Objective
How many lines in the records contain the string "dark"? Matching is case-sensitive, and the reply should be the number alone.

Dataset rows
::::

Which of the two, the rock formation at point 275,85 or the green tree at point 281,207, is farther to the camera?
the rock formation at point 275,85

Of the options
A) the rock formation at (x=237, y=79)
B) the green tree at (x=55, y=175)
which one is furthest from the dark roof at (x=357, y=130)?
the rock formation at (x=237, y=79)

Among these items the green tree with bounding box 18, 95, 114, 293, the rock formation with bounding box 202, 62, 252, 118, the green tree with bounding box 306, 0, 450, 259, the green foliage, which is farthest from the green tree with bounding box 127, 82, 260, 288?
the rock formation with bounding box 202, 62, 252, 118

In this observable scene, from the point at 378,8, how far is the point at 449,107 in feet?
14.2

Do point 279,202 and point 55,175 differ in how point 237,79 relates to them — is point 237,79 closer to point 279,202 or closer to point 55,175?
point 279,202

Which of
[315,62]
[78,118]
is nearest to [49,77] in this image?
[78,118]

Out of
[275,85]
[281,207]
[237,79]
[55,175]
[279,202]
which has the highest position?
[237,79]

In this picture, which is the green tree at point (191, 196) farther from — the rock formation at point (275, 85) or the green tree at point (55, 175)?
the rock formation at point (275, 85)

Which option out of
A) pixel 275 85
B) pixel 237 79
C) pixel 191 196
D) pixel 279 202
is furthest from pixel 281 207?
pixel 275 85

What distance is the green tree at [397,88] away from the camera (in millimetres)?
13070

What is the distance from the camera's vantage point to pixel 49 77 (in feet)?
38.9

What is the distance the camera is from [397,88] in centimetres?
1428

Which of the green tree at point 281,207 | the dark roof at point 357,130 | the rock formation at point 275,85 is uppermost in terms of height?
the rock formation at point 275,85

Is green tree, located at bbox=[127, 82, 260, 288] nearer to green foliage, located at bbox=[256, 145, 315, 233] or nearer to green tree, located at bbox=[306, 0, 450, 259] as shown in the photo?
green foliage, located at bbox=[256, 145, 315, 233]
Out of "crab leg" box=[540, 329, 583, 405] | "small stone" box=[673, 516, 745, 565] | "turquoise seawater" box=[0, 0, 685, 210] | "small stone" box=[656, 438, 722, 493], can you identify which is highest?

::::

Answer to this problem
2